(Spatial relation data)
________________________________________
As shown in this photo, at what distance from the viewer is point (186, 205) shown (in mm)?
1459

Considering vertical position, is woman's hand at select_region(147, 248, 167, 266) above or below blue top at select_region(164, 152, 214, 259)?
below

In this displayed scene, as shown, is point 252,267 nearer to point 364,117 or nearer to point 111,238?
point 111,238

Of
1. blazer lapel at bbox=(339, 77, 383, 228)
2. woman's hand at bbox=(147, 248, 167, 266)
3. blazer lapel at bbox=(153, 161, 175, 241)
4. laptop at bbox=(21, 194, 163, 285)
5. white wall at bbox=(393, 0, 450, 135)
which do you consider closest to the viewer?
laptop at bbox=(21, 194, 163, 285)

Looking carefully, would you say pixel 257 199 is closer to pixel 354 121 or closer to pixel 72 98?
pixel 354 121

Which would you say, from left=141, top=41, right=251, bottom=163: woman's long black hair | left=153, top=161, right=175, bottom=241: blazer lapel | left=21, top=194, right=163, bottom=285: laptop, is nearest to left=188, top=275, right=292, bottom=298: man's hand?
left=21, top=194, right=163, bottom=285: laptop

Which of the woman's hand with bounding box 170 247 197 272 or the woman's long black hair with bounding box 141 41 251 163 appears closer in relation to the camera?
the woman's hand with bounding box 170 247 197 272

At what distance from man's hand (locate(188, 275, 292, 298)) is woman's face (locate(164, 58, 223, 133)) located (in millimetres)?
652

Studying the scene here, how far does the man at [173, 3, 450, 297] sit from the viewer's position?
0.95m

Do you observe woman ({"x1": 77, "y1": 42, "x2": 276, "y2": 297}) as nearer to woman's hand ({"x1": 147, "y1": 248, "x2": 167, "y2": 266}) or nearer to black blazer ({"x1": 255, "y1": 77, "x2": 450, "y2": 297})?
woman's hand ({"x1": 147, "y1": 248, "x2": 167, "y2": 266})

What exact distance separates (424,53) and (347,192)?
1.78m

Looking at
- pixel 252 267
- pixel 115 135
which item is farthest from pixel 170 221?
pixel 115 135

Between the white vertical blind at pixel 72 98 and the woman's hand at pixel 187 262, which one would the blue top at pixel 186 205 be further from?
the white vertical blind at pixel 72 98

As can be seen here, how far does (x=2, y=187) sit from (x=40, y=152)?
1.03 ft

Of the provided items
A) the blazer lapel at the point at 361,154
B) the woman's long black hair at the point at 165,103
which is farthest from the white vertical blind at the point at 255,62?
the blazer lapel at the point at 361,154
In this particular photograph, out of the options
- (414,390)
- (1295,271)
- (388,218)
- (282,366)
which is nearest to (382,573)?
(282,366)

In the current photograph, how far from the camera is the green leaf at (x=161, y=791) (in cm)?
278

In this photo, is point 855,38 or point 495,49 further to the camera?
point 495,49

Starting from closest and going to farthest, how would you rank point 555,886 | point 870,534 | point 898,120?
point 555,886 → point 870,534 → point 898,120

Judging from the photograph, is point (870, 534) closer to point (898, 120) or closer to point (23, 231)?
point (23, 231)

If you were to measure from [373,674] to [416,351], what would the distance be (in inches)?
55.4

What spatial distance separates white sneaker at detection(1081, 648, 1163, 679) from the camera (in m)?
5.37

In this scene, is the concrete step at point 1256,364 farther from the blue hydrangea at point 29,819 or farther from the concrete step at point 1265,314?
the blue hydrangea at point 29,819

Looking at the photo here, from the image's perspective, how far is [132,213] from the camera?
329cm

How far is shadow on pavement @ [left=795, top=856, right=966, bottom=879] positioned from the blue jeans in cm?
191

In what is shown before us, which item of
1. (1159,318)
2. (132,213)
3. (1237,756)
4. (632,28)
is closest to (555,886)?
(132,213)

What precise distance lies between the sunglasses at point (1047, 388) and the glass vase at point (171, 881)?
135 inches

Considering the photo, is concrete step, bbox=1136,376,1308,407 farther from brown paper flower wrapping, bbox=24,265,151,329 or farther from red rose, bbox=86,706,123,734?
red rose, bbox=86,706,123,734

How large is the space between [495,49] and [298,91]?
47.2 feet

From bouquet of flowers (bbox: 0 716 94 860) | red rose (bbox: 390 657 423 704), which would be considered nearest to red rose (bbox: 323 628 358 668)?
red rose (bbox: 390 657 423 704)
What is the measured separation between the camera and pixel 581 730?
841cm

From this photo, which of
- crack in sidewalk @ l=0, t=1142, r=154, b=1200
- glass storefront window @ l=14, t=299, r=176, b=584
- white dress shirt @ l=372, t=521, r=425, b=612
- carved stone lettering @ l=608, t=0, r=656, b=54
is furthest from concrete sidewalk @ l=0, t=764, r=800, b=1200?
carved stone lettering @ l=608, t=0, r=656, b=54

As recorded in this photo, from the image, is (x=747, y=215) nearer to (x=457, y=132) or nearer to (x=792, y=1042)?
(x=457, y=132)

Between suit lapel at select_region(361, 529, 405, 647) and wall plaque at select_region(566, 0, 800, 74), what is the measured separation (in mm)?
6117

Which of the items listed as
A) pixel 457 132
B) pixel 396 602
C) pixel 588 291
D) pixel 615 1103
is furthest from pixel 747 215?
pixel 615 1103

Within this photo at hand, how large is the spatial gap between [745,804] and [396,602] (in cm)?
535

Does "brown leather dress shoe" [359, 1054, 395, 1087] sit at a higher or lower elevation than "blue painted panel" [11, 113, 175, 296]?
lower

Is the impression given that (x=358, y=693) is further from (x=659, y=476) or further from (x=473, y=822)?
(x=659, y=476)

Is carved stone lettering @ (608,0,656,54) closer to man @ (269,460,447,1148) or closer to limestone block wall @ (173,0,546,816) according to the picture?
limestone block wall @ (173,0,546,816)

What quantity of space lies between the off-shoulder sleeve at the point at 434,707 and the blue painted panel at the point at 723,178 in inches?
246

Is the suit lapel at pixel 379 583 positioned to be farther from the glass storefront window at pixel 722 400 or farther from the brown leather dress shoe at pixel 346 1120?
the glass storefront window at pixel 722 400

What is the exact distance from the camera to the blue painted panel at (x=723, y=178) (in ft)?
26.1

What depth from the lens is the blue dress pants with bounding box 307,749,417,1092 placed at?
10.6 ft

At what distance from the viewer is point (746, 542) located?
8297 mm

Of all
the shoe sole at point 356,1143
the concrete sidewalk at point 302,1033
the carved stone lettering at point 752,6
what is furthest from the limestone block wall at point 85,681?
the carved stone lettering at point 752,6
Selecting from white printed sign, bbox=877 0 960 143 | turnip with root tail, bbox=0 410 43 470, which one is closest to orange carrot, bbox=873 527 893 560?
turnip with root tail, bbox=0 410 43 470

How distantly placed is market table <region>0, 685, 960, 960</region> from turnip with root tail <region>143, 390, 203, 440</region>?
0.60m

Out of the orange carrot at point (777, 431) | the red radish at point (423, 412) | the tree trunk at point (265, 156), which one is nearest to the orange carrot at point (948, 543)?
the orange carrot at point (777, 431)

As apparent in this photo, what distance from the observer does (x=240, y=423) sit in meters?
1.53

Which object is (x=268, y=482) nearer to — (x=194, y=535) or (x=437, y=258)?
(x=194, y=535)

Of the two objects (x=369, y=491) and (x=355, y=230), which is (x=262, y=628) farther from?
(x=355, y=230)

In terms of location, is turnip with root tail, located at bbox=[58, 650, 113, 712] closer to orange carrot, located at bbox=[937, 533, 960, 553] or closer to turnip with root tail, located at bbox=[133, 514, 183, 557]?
________________________________________
▶ **Exercise objective**:
Set down, word for word, every line from the line that holds "How distantly placed" to the end of the entries above, including both ends.

▶ **Solution to this problem**:
How distantly placed is market table <region>0, 685, 960, 960</region> from turnip with root tail <region>143, 390, 203, 440</region>?
0.60m

Out of the orange carrot at point (777, 431) | the red radish at point (423, 412) | the tree trunk at point (265, 156), which one is nearest to the orange carrot at point (948, 543)?
the orange carrot at point (777, 431)

As apparent in this photo, what distance from the observer does (x=240, y=423) sit in meters?
1.53

Which object is (x=268, y=482) nearer to — (x=194, y=535) or (x=437, y=258)?
(x=194, y=535)

Of the two objects (x=369, y=491) and (x=355, y=230), which is (x=262, y=628) farther from?
(x=355, y=230)

In terms of location, is turnip with root tail, located at bbox=[58, 650, 113, 712] closer to orange carrot, located at bbox=[937, 533, 960, 553] or closer to turnip with root tail, located at bbox=[133, 514, 183, 557]?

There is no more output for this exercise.